* **WHAT IS REQUIRED**:
Copy every line of the material below word for word.

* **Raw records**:
(begin)
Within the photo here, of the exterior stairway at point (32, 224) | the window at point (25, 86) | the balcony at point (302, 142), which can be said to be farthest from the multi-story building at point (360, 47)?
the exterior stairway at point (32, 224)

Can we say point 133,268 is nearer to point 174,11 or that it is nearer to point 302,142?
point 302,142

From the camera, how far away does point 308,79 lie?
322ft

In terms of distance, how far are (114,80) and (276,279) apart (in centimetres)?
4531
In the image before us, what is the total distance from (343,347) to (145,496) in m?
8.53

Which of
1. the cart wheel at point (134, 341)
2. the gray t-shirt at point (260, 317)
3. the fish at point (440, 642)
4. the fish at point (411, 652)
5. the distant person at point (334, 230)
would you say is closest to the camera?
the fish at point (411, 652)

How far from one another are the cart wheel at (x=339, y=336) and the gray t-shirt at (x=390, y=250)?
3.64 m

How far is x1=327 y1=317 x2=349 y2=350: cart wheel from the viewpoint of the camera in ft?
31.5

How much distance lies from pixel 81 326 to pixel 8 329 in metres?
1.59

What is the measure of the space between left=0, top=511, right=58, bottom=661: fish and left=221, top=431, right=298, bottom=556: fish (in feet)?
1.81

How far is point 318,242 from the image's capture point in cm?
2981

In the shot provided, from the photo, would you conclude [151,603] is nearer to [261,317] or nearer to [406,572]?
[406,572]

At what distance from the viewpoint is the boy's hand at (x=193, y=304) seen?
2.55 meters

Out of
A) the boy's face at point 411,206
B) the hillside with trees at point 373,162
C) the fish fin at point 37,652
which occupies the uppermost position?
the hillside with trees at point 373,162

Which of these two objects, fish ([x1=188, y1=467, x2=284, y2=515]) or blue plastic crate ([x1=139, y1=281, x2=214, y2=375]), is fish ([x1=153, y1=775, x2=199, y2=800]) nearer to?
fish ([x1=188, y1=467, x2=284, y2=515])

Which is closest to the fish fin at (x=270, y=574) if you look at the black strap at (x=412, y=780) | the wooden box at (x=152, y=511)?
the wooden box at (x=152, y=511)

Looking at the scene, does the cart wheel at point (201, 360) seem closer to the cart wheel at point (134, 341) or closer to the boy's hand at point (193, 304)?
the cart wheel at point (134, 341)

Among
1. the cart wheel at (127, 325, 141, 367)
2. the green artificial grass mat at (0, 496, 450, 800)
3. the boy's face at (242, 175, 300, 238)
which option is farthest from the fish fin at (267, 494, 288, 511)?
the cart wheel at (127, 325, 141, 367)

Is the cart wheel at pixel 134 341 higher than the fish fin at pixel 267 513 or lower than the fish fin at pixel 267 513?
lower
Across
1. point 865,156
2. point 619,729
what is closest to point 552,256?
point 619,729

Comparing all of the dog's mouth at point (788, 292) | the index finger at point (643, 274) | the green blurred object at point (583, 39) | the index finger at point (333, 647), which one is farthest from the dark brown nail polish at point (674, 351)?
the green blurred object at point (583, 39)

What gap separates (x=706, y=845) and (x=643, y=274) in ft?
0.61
(end)
* **ANSWER**:
Within the photo here, of the exterior stairway at point (32, 224) | the window at point (25, 86) | the balcony at point (302, 142), which can be said to be farthest from the multi-story building at point (360, 47)?
the exterior stairway at point (32, 224)

Can we say point 133,268 is nearer to point 174,11 or that it is nearer to point 302,142?
point 302,142

From the camera, how far away does point 308,79 lie?
322ft

In terms of distance, how far are (114,80) and (276,279) apart (in centimetres)?
4531
In the image before us, what is the total distance from (343,347) to (145,496) in m?
8.53

Which of
1. the cart wheel at point (134, 341)
2. the gray t-shirt at point (260, 317)
3. the fish at point (440, 642)
4. the fish at point (411, 652)
5. the distant person at point (334, 230)
would you say is closest to the camera?
the fish at point (411, 652)

How far from one another are the cart wheel at (x=339, y=336) and the gray t-shirt at (x=390, y=250)?
3.64 m

How far is x1=327 y1=317 x2=349 y2=350: cart wheel from the viewpoint of the camera in ft?
31.5

How much distance lies from pixel 81 326 to pixel 8 329 in metres?
1.59

What is the measure of the space between left=0, top=511, right=58, bottom=661: fish and left=221, top=431, right=298, bottom=556: fish (in feet)?
1.81

How far is point 318,242 from the image's capture point in cm?
2981

In the shot provided, from the photo, would you conclude [151,603] is nearer to [261,317] or nearer to [406,572]?
[406,572]

At what distance from the viewpoint is the boy's hand at (x=193, y=304) seen?
2.55 meters

Out of
A) the boy's face at point 411,206
B) the hillside with trees at point 373,162
C) the fish fin at point 37,652
which occupies the uppermost position?
the hillside with trees at point 373,162

Which of these two objects, fish ([x1=188, y1=467, x2=284, y2=515]) or blue plastic crate ([x1=139, y1=281, x2=214, y2=375]), is fish ([x1=153, y1=775, x2=199, y2=800]) nearer to?
fish ([x1=188, y1=467, x2=284, y2=515])

Which is closest to the fish fin at (x=270, y=574) if you look at the black strap at (x=412, y=780) | the wooden box at (x=152, y=511)?
the wooden box at (x=152, y=511)

Looking at the scene, does the cart wheel at point (201, 360) seem closer to the cart wheel at point (134, 341) or closer to the boy's hand at point (193, 304)?
the cart wheel at point (134, 341)

Among
1. the cart wheel at (127, 325, 141, 367)
2. the green artificial grass mat at (0, 496, 450, 800)
3. the boy's face at (242, 175, 300, 238)
which option is farthest from the fish fin at (267, 494, 288, 511)?
the cart wheel at (127, 325, 141, 367)

Is the cart wheel at pixel 134 341 higher than the fish fin at pixel 267 513 or lower than the fish fin at pixel 267 513?
lower
Across
1. point 865,156
2. point 619,729
what is closest to point 552,256?
point 619,729

Comparing all of the dog's mouth at point (788, 292) | the index finger at point (643, 274) | the green blurred object at point (583, 39) | the index finger at point (333, 647), which one is farthest from the dark brown nail polish at point (674, 351)?
the green blurred object at point (583, 39)

What gap separates (x=706, y=845) and (x=643, y=274) in ft?
0.61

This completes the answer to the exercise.